What you can do, and this is what we've done until now, is to copy the relevant skeleton/interface of the plant to the simulation model. For instance, you copy an automaton from the plant to the simulation model, replace the automaton by a group, its locations by input variables, etc. Then you can use that state information in the simulation model. And you can merge the plant and simulation models, which both have input variables that the other makes concrete. So far, so good.
Problem
Problems arise when the models become more complex. You have to copy large parts of the plant to the simulation model and abstract it to the skeleton/interface. And when you change the plant, you have to replace or update the skeletons/interfaces. This is tedious work, and become inconsistent.
So, the question is: how to make this easier.
Solution of RWS
RWS has made a Python script to do this job: turn a plant into an interface that can be imported in the simulation model. It is quite ad-hoc. If for instance the word 'plant' occurs on a line, it is turned into a group. But, what if 'plant' occurs in a string, a comment, etc. It is not very robust.
Solution in CIF (proposed addition to CIF to be contributed for this issue)
The solution would be to implement this instead as a proper CIF to CIF transformation:
- Events, constants and type definitions are preserved.
- Automata become groups.
- Locations, discrete variables, algebraic variables and continuous variables become input variables.
- Edges, marker predicates, initialization predicates, and equations are removed.
- Input variables are removed.
- Component definition/instantiation is preserved. (This allows simulation models to have definitions with definitions from the plant model as parameters.)
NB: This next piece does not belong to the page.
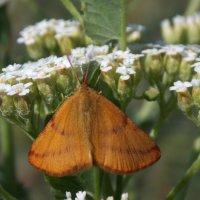 Бабочка на тысячелистнике :: Виктория Стукалина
- Etc. (Still need to check all concepts in CIF, and see whether they need to be preserved, removed, or replaced.)
This then provides a robust alternative to RWS's Python script.
Alternatives
@koenveldik and I looked at alternatives. We considered:
- Doing it with the merger. But, this doesn't work. For one, the merge eliminates component definition/instantiation. Also, you need part of the plant in the simulation model and can't do imports, and merging is too late as you need the interface in the simulation model to refer to these variables or it won't be a valid model.
- Doing imports differently. Something with layers, and putting the right things in the right layers. But, already in simple examples with a single layer it doesn't work. You can't import a model with an input variable into the model where you make it concrete, and you need it there to refer to the other concrete state.
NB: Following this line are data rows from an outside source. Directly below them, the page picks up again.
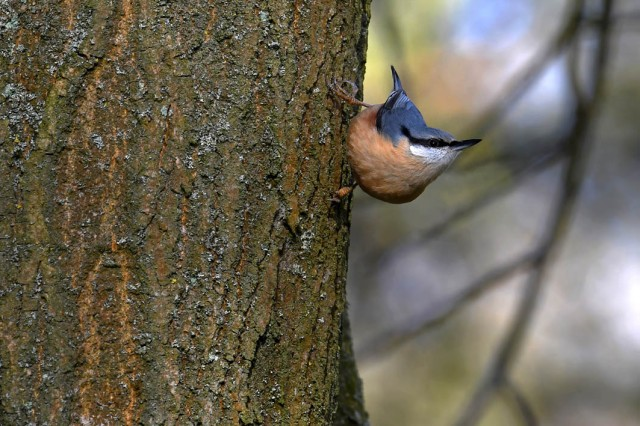 Nuthatch On Tree 2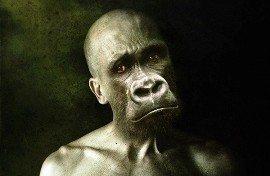 maymun insan eğitim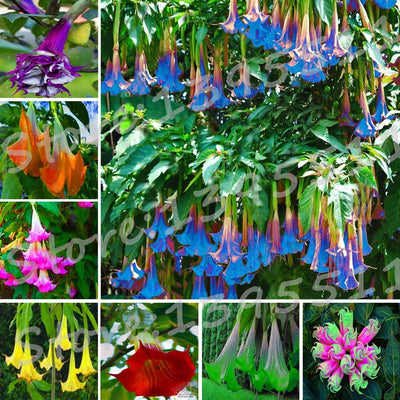 100pcs Bonsai flower Brugmansia Datura seeds Rare flower seeds Potted plants Home & Garden Free Shipping  UpCube- upcube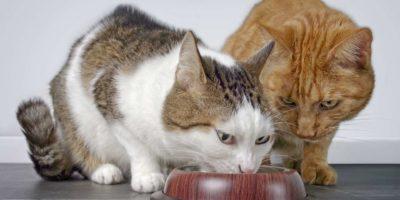 Nahaufnahme von zwei niedlichen Katzen, die zusammen Katzenfutter essen.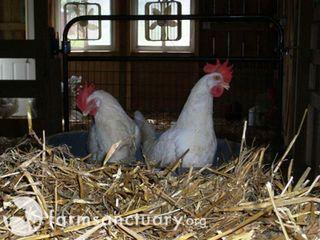 Buckeyes_Chicken_TheFarm 002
So, imports and merging, as we have them now, don't solve it. We did consider language changes:
- Allow
import interface "plant.cif";
in the simulation model, and doing the CIF to CIF transformation under the hood. Could later be considered, but let's do the CIF to CIF transformation first, and see how it works out. - Allow merging an imported input variables with something concrete from the model that imports it. So, do a little bit of the CIF merger in the type checker:
- We do this already for groups in the type checker. But, groups have only a name and no other properties (except children). So, that is easy to merge in type checker at AST level.
- To merge an input variable and say an algebraic variable, we need to check that the types are the same, for which we need to type check them first.
- We can't have multiple objects with the same name in the same scope, in symbol tables in the type checker.
- We could add the algebraic variable to the symbol table, and the input variable as an 'extra to be checked and merged thing'.
- Then we use the algebraic variable as usual in type checking. But, the extra step would be to also check it against the the input variable. If they can be merged, then fine. If not, then the type checker gives an error.
- We could consider this later, but given all the complexities, both in type checking and on the conceptual level for users to understand this, I propose not to do this now.
With a lack of real good alternatives, I think we should for now go for the CIF to CIF transformation.